Example Code to Reproduce Error

from pathlib import Path
import spikeinterface.core as sc
import spikeinterface.extractors as se
from spikeinterface.sortingcomponents.peak_detection import detect_peaks
from spikeinterface.sortingcomponents.peak_selection import select_peaks

# Load the Data
basepath = Path("/Volumes/T7/CatalystNeuro")
filepath = basepath / "TutorialDatasets/sub-npI1_ses-20190413_behavior+ecephys.nwb"
recording = se.read_nwb(filepath)
rec10s = recording.frame_slice(start_frame=0, end_frame=recording.sampling_frequency * 10)
print(rec10s)

# Detect Peaks
noise_levels = sc.get_noise_levels(rec10s, return_scaled=False)
job_kwargs = dict(n_jobs=1, progress_bar=True)
peaks = detect_peaks(rec10s, method='by_channel', noise_levels=noise_levels, **job_kwargs)

# Select Peaks
num_detected = peaks.shape[0]
print("# of peaks detected:", num_detected)
selected_peaks = select_peaks(peaks, n_peaks=(num_detected+1), method='uniform',
                              noise_levels=noise_levels, by_channel=False)
num_selected = selected_peaks.shape[0]
print("# of peaks selected:", num_selected)

alejoe91 commented 1 year ago

Thanks @pauladkisson

Actually I think that the behavior is fair..the select peaks is used to limit computation time, so in my mind the n_peaks is a maximum number of peaks.. Otherwise, one might need to change the parameter (sometimes deeply nested in the sorter params), in case of recordings shorter than usual, or with fewer peaks. I think it's good to avoid it. Maybe changing the naming slightly or specify the behavior in the docs would be better.

pauladkisson commented 1 year ago

@alejoe91 I think that kind of use case is best handled with a try/except block around the select_peaks function if one anticipates the number of peaks in peaks to be less than n_peaks. The main use case of select_peaks is to actually select a subset of peaks, so if n_peaks is improperly specified, I think it's appropriate to raise an error (or at the very least a warning).

alejoe91 commented 1 year ago

Yeah I see your point. I would actually vote for a warning, since the goal of this function is to limit the number of peaks to a certain amount and if you have less than you're probably happy with it :)

What @h-mayorquin @samuelgarcia and @yger think?

h-mayorquin commented 1 year ago

@alejoe91 I think that kind of use case is best handled with a try/except block around the select_peaks function if one anticipates the number of peaks in peaks to be less than n_peaks. The main use case of select_peaks is to actually select a subset of peaks, so if n_peaks is improperly specified, I think it's appropriate to raise an error (or at the very least a warning)
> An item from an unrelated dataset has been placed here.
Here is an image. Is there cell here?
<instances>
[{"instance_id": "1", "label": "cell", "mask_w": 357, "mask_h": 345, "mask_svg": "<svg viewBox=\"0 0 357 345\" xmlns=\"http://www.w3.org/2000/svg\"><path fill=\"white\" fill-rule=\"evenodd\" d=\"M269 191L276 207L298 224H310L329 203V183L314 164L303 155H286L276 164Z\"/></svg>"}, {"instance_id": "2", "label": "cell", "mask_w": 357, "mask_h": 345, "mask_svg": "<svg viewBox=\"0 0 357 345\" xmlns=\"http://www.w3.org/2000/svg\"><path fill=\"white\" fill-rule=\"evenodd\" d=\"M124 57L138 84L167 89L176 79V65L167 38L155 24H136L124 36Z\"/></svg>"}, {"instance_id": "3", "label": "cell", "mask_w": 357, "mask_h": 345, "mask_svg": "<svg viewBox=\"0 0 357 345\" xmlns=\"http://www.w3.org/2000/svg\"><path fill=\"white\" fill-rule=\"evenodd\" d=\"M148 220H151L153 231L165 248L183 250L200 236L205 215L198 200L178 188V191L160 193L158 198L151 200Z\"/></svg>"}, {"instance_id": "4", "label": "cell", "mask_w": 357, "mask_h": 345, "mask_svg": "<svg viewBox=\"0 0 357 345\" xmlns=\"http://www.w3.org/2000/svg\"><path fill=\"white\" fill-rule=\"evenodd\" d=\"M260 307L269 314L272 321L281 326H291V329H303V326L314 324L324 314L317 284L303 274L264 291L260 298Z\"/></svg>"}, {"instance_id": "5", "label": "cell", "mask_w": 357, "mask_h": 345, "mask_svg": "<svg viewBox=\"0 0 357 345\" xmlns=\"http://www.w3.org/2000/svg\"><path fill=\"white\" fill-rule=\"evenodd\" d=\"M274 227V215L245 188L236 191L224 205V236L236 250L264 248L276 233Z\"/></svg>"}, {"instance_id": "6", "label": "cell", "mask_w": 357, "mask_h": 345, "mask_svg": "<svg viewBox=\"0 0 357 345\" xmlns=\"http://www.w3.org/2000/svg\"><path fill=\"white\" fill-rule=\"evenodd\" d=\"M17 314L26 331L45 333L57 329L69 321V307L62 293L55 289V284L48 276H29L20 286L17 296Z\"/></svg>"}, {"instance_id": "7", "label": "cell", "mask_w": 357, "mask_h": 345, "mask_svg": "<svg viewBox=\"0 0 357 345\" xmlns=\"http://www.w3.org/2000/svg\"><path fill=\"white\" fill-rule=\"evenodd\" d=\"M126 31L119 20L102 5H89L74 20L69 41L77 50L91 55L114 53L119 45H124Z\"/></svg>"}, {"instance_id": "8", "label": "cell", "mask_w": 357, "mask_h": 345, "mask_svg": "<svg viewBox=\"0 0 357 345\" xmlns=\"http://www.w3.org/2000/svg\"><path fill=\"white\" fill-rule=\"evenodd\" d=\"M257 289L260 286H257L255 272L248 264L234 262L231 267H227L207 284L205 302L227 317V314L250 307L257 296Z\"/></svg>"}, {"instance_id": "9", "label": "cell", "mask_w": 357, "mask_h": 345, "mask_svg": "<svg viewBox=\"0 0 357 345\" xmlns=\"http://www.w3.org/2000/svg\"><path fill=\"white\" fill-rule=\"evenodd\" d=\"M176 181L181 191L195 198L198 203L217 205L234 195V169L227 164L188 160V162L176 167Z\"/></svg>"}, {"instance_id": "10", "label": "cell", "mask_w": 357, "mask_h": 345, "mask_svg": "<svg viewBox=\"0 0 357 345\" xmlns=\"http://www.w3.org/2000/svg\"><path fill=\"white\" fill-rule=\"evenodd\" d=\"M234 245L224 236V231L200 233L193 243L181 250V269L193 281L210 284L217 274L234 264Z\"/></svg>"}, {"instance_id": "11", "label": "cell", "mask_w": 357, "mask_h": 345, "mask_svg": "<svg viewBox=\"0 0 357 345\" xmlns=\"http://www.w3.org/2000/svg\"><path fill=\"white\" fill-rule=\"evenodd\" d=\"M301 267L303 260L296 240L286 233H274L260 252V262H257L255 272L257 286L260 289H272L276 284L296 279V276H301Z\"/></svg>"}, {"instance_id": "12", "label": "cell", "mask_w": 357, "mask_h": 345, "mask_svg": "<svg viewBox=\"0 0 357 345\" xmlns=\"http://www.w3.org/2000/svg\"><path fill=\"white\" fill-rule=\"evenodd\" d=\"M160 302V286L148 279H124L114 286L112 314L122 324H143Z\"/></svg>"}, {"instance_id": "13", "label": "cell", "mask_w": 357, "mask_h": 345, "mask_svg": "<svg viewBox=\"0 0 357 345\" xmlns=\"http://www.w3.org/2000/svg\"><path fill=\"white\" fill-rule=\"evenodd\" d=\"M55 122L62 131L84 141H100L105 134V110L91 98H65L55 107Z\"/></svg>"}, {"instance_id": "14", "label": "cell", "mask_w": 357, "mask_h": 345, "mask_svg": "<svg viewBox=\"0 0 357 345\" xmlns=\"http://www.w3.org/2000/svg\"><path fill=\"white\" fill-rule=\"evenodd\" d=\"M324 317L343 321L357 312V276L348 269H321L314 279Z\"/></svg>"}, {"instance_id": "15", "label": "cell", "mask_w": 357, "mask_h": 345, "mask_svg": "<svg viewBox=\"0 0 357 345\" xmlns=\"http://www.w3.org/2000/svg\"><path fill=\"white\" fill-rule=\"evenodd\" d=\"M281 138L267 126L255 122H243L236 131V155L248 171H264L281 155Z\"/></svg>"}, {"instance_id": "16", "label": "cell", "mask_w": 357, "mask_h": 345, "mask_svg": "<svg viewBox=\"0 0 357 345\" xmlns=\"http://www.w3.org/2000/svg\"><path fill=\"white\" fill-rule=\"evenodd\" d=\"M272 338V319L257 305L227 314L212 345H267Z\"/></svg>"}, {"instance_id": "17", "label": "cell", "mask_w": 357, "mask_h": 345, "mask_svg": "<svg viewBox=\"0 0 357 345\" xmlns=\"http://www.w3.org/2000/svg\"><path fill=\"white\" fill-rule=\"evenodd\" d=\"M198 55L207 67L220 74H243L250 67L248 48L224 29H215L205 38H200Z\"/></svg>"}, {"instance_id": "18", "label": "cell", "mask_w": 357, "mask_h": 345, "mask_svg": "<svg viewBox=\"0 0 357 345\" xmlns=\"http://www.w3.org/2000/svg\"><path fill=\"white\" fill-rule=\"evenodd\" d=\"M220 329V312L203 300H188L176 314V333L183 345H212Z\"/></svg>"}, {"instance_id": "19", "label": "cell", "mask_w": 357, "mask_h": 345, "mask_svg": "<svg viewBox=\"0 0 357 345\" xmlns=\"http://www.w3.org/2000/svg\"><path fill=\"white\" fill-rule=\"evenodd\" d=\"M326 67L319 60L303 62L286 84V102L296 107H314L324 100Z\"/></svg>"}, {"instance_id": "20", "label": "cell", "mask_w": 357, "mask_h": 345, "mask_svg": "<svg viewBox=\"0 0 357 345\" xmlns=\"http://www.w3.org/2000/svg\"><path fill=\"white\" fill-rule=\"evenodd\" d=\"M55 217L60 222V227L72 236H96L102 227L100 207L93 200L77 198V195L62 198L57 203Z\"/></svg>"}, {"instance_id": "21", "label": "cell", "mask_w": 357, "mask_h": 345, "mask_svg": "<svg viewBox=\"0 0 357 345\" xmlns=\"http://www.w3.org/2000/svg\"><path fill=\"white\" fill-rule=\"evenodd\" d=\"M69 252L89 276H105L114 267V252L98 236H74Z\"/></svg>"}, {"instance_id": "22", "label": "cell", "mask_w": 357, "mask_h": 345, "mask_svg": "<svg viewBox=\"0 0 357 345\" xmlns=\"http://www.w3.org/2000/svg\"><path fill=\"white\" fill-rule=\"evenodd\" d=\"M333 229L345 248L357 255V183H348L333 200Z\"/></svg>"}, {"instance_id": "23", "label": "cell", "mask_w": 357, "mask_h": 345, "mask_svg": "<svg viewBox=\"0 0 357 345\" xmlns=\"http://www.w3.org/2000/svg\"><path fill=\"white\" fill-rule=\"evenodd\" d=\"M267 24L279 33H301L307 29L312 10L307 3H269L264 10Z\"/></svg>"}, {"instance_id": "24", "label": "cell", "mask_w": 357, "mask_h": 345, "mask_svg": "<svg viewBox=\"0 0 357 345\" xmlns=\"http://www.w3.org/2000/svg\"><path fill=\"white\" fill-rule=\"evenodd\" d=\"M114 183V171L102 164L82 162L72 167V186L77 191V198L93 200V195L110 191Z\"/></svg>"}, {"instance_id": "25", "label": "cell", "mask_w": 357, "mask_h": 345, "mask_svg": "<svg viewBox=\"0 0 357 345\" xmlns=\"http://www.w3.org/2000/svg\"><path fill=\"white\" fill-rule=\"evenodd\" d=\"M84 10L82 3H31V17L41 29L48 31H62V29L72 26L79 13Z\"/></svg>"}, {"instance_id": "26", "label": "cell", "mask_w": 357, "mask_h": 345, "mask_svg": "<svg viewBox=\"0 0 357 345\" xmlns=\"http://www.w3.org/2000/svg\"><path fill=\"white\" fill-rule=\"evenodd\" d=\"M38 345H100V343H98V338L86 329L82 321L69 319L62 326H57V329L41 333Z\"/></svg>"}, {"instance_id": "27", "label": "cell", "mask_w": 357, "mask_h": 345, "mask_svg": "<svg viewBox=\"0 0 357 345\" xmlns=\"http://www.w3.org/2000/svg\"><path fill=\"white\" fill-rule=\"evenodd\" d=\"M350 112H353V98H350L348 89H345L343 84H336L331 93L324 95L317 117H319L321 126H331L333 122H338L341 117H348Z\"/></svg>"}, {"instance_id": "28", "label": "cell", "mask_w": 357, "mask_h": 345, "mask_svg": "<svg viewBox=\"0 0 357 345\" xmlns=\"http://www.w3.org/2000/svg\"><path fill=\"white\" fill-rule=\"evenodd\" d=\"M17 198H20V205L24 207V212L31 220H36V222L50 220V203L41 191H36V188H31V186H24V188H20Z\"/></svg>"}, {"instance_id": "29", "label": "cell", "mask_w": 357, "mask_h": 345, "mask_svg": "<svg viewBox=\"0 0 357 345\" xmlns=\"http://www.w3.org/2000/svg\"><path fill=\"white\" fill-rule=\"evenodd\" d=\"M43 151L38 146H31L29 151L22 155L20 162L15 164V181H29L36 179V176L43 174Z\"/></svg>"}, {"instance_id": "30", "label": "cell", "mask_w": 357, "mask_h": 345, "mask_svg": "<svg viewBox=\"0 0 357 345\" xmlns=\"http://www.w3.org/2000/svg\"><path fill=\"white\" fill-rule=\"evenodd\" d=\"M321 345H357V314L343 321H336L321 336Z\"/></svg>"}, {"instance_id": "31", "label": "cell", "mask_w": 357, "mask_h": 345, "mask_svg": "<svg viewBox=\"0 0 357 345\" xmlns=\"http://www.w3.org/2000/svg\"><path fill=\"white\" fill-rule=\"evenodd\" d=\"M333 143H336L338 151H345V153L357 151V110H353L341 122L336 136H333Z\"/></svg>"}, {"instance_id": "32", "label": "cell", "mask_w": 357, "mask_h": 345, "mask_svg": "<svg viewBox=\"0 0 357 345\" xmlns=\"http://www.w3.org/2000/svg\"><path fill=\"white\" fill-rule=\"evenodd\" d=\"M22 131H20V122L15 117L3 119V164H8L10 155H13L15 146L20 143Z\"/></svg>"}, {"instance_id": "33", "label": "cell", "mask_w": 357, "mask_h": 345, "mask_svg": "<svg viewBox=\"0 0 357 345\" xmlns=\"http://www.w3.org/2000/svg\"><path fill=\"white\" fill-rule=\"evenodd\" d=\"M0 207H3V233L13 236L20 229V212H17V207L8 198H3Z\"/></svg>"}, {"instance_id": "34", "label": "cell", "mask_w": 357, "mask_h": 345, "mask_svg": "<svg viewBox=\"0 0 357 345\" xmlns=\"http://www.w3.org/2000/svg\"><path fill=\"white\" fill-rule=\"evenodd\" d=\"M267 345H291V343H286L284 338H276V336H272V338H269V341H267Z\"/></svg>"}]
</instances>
Am I understanding well that you are want to use an assertion to inform the user that he has unintendedly chosen a value of n_peaks that is larger than number of peaks that he has? What are some possible bad consequences of us not informing the user of this?

Fixing for this would block a possible use of the function where I run detect_peaks but I want just want to assure myself that downstream computations do not run in more than n_peaks=1000. That is, I want to determine the upper bound of how many peaks should all the other methods handle without knowing in advance how many the first method will get (specially if sometimes select_peaks is non-deterministic). If the detect_peaks method produce less than 1000 peaks, then I am fine with the pipeline movin

h-mayorquin commented 1 year ago

So I think I agree with @alejoe91 that we should probably change the semantics. Select peaks should have an argument like max_n_peaks which would be the upper bound of what the sampling returns.
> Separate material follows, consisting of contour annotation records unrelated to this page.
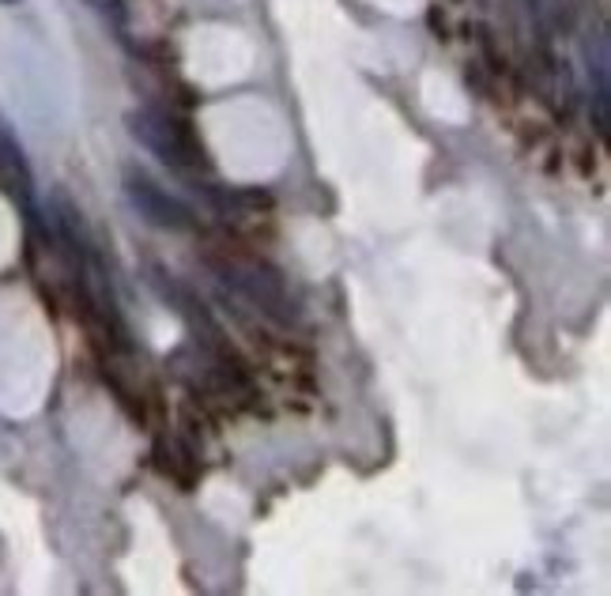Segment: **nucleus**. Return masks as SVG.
Segmentation results:
<instances>
[{"instance_id":"nucleus-3","label":"nucleus","mask_w":611,"mask_h":596,"mask_svg":"<svg viewBox=\"0 0 611 596\" xmlns=\"http://www.w3.org/2000/svg\"><path fill=\"white\" fill-rule=\"evenodd\" d=\"M125 196L132 201V208L140 212V219L163 230H196V216L189 204H181L178 196H170L163 186H155L148 174L125 170Z\"/></svg>"},{"instance_id":"nucleus-2","label":"nucleus","mask_w":611,"mask_h":596,"mask_svg":"<svg viewBox=\"0 0 611 596\" xmlns=\"http://www.w3.org/2000/svg\"><path fill=\"white\" fill-rule=\"evenodd\" d=\"M216 272L224 276L230 288L250 302L257 314L272 317L276 325H295L298 306H295V299H291L280 272L257 265V261H224V265H216Z\"/></svg>"},{"instance_id":"nucleus-1","label":"nucleus","mask_w":611,"mask_h":596,"mask_svg":"<svg viewBox=\"0 0 611 596\" xmlns=\"http://www.w3.org/2000/svg\"><path fill=\"white\" fill-rule=\"evenodd\" d=\"M129 132L140 140L152 155L163 158L170 170L178 174H201L212 166L208 151H204L201 137L189 129L181 117L166 114V110L144 106V110H132L129 114Z\"/></svg>"}]
</instances>
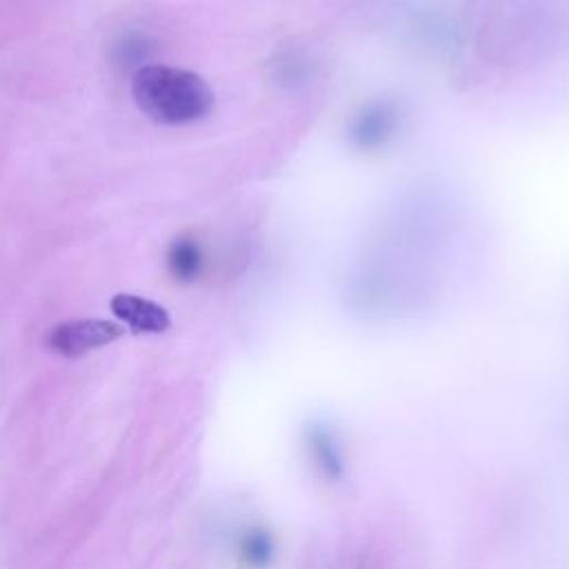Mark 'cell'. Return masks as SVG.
Segmentation results:
<instances>
[{
  "mask_svg": "<svg viewBox=\"0 0 569 569\" xmlns=\"http://www.w3.org/2000/svg\"><path fill=\"white\" fill-rule=\"evenodd\" d=\"M238 558L247 569H267L276 558V540L262 527L247 529L238 540Z\"/></svg>",
  "mask_w": 569,
  "mask_h": 569,
  "instance_id": "obj_6",
  "label": "cell"
},
{
  "mask_svg": "<svg viewBox=\"0 0 569 569\" xmlns=\"http://www.w3.org/2000/svg\"><path fill=\"white\" fill-rule=\"evenodd\" d=\"M167 262H169V271L173 273L176 280L191 282L202 271V249L193 238H187V236L176 238L169 247Z\"/></svg>",
  "mask_w": 569,
  "mask_h": 569,
  "instance_id": "obj_7",
  "label": "cell"
},
{
  "mask_svg": "<svg viewBox=\"0 0 569 569\" xmlns=\"http://www.w3.org/2000/svg\"><path fill=\"white\" fill-rule=\"evenodd\" d=\"M398 109L389 100H371L362 104L349 122V140L353 147L371 151L385 147L398 129Z\"/></svg>",
  "mask_w": 569,
  "mask_h": 569,
  "instance_id": "obj_3",
  "label": "cell"
},
{
  "mask_svg": "<svg viewBox=\"0 0 569 569\" xmlns=\"http://www.w3.org/2000/svg\"><path fill=\"white\" fill-rule=\"evenodd\" d=\"M111 311L127 327L142 333H162L171 325L169 311L162 305L133 293H116L111 298Z\"/></svg>",
  "mask_w": 569,
  "mask_h": 569,
  "instance_id": "obj_5",
  "label": "cell"
},
{
  "mask_svg": "<svg viewBox=\"0 0 569 569\" xmlns=\"http://www.w3.org/2000/svg\"><path fill=\"white\" fill-rule=\"evenodd\" d=\"M122 333L124 329L120 325L102 318L67 320L51 329L49 347L64 358H78L87 351H93L98 347H104L118 340Z\"/></svg>",
  "mask_w": 569,
  "mask_h": 569,
  "instance_id": "obj_2",
  "label": "cell"
},
{
  "mask_svg": "<svg viewBox=\"0 0 569 569\" xmlns=\"http://www.w3.org/2000/svg\"><path fill=\"white\" fill-rule=\"evenodd\" d=\"M131 96L147 118L171 127L202 120L213 107V91L202 76L169 64L140 67L131 78Z\"/></svg>",
  "mask_w": 569,
  "mask_h": 569,
  "instance_id": "obj_1",
  "label": "cell"
},
{
  "mask_svg": "<svg viewBox=\"0 0 569 569\" xmlns=\"http://www.w3.org/2000/svg\"><path fill=\"white\" fill-rule=\"evenodd\" d=\"M302 445L309 462L327 482H340L347 473L345 447L336 429L327 422H309L302 431Z\"/></svg>",
  "mask_w": 569,
  "mask_h": 569,
  "instance_id": "obj_4",
  "label": "cell"
}]
</instances>
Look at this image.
pauladkisson commented 1 year ago

Summarizing the solution we discussed yesterday:

select_peaks should take two optional arguments to constrain the # of peaks returned/sampled:
- max_n_peaks : ensures that input_peaks has no more than max_n_peaks, if it does --> subsample down to max_n_peaks
- min_n_peaks : ensures that input_peaks has no fewer than min_n_peaks, if it does --> throw error
Potentially rename select_peaks to something more informative based on its function of constraining the number of peaks to some specified range

Something I just thought of while writing this:

different peak selection methods may want to handle the min_n_peaks problem differently, for example:
- Sampling input_peaks with replacement (bootstrapping)
- Performing some data augmentation to generate more peaks (adding low levels of noise, amplitude jitter, etc.)
So, we probably want to assert input_peaks.size >= min_n_peaks in each method separately

CodyCBakerPhD commented 1 year ago

The opinion of this humble outsider, if I may offer it - if you're changing this argument structure I would additionally vote for a more standardized naming scheme that also matches other usage across the repo

Current suggestion - Standardized suggestion max_n_peaks - max_num_peaks min_n_peaks - min_num_peaks

which is then more similar to calls such as

get_num_channels, get_num_units

zm711 commented 5 months ago

@h-mayorquin, this is also over a year old at this point. Is this still on the todo list or should we close for inactivity?

h-mayorquin commented 5 months ago

I don't know what is the current status of detect_peaks after all this year refactoring. I might have to work on peak detection later this summer so I can take a look and come back to this. If not, and no one wants to work on this then we can close it.